Home » “Not a reasonable interpretation” – Facing the SEC, Dash shows its teeth

“Not a reasonable interpretation” – Facing the SEC, Dash shows its teeth

by Thomas

The Bittrex platform is the latest victim of the US Securities and Exchange Commission (SEC), which has gone on a crusade against the crypto ecosystem. As usual, Bittrex is accused of having sold “securities”, including Dash (DASH). An interpretation rejected out of hand by the cryptocurrency’s development teams, who made it known where the SEC was wrong.

Dash speaks out against SEC’s crusade

Kraken, Coinbase, Binance US, and now Bittrex… Cryptocurrency exchange platforms have been in the sights of a particularly hostile SEC in recent weeks. Its chairman Gary Gensler says: these companies offer unregulated “securities”, so they must fall in line.

Should they? That’s the question the crypto ecosystem is asking in the face of a seemingly overzealous regulator. Among the securities sold by Bittrex are OMG Network (OMG), Algorand (ALGO), Monolith (TKN), NAGA (NGC) and IHT Real Estate Protocol (IHT), as well as Dash. And Dash has just commented on the SEC’s interpretation:

“There is no reasonable interpretation by which Dash could be called security. “

Securities are defined as: “an investment in a common enterprise with an expectation of profit from the efforts of others”. And for the Dash community, it has nothing to do with cryptocurrency:

“There is no reasonable expectation of profit with Dash. It is a payment technology. Miners get paid for their work, masternodes get paid for their management of nodes, but no one gets paid just because they hold Dash. “

No central control group

The Dash community points out, among other things, that the Dash control group fantasised by the SEC does not exist… And that governance participants do not receive funds directly from the community. Dash’s DAO decides each month which projects the funds are spent on, but they are of course not redistributed directly to individuals.

For Dash, cryptocurrency is as much a security as Bitcoin (BTC) or Litecoin (LTC): that is, not at all. Moreover, why target Dash here, and not Ether (ETH) for example, which has been called a security by SEC Chairman Gary Gensler?
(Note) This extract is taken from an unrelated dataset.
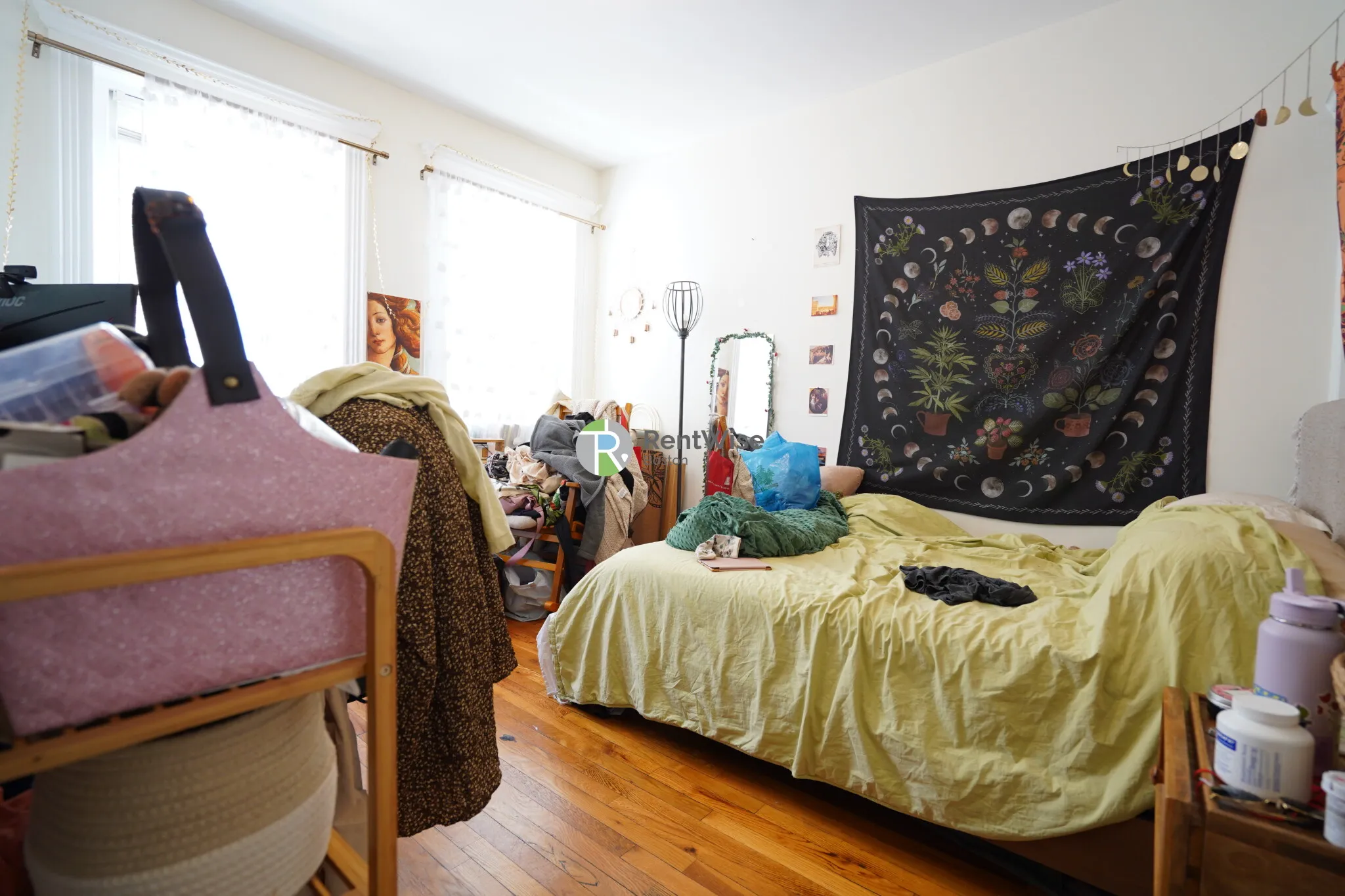 1 bed, 1 bath apartment for rent at 1302 Commonwealth Ave Unit 34, Allston — photo 6 of 13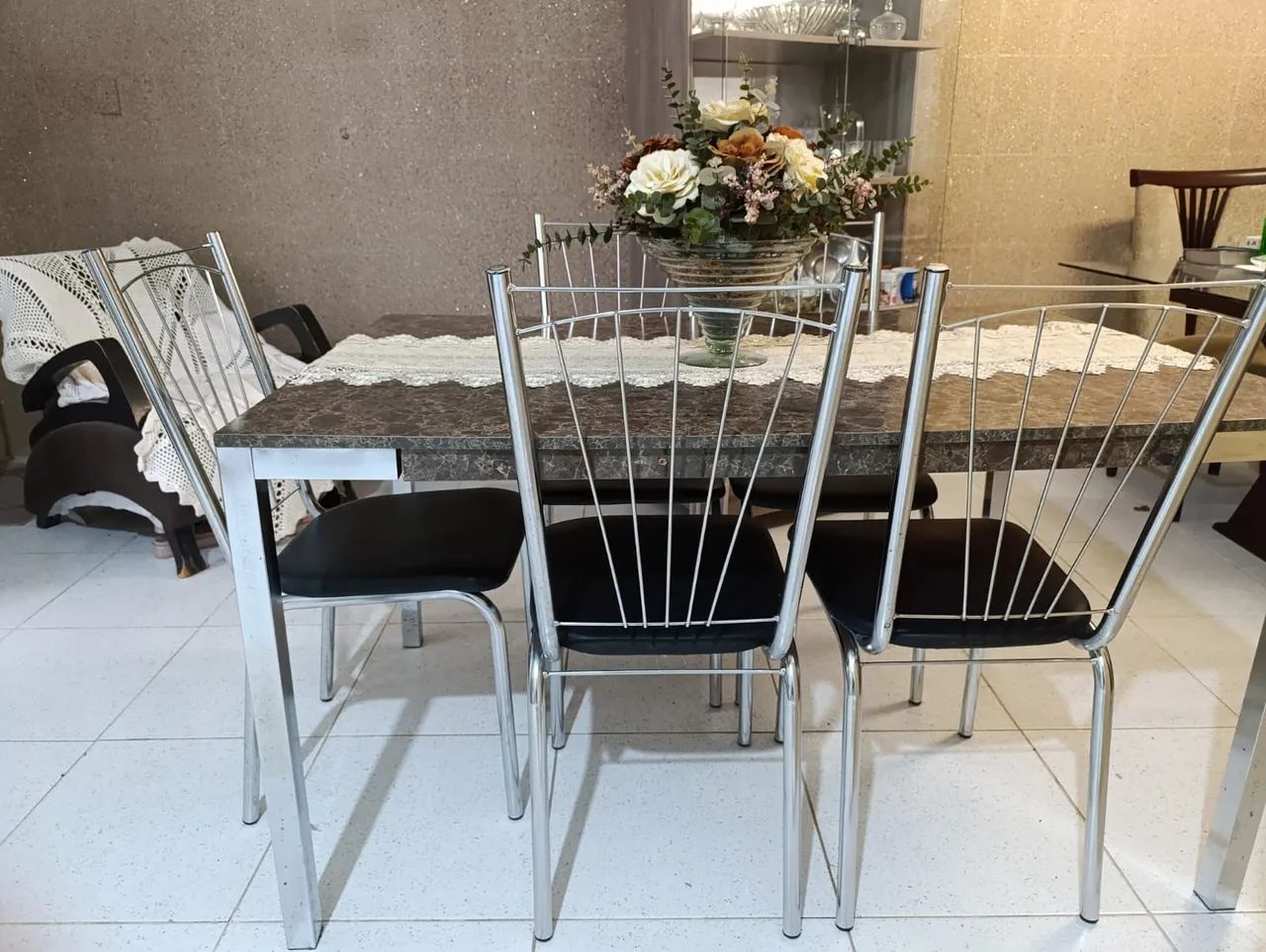 Belíssima mesa  - Foto 3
The SEC’s actions sometimes seem inconsistent, and it would appear that they have attracted the attention of Congress. Today, Gary Gensler will testify before the American institution, in particular to justify the regulator’s initiatives. Will this change things? We don’t know yet, but Dash is standing firm:

“Peer-to-peer digital cash is not a crime. Financial sovereignty is not a crime. Decentralised governance is not a crime. Privacy is not a crime.”